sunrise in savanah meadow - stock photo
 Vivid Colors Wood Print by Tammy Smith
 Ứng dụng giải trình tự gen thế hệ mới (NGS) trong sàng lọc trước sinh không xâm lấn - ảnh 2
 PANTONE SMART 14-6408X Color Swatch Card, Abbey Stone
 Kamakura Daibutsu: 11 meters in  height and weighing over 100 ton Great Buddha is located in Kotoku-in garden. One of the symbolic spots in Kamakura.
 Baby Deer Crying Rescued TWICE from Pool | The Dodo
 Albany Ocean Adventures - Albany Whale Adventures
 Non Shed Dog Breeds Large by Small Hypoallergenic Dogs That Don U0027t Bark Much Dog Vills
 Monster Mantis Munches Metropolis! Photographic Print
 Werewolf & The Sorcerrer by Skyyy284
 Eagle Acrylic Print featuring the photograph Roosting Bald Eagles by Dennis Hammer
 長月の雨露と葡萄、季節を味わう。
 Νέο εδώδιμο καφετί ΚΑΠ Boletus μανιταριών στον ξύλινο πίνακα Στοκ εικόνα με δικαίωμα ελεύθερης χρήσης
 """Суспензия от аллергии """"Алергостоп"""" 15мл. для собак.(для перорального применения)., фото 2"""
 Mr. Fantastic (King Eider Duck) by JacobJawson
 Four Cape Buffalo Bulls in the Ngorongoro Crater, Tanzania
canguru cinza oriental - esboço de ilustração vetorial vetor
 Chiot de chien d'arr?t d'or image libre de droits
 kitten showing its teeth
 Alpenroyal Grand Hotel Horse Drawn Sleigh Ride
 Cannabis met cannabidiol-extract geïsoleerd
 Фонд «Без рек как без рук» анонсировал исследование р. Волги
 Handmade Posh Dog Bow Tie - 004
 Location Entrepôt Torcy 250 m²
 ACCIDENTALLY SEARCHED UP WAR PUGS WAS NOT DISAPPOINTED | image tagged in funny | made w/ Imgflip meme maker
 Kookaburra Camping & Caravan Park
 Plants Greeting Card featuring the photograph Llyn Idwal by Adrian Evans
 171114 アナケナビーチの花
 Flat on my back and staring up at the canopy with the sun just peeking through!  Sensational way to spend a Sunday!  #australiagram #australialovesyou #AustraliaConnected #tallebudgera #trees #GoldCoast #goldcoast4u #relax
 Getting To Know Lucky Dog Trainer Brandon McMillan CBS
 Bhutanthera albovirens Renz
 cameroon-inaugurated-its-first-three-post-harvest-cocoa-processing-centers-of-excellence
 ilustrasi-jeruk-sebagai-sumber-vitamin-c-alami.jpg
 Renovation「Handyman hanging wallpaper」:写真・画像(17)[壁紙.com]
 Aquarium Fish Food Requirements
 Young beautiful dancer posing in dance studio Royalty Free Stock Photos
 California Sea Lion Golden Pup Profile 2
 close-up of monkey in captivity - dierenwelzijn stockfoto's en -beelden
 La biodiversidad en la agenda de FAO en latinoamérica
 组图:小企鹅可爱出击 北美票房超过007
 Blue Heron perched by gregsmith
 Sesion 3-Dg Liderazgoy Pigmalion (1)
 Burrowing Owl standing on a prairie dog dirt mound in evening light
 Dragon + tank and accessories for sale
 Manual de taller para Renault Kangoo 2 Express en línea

•••••

What needs to be done -> Starting at the line that contains "组图:小企鹅可爱出击 北美票房超过007", retype each line through the end of the listing above and nothing else.

Problem solution ->
 组图:小企鹅可爱出击 北美票房超过007
 Blue Heron perched by gregsmith
 Sesion 3-Dg Liderazgoy Pigmalion (1)
 Burrowing Owl standing on a prairie dog dirt mound in evening light
 Dragon + tank and accessories for sale
 Manual de taller para Renault Kangoo 2 Express en línea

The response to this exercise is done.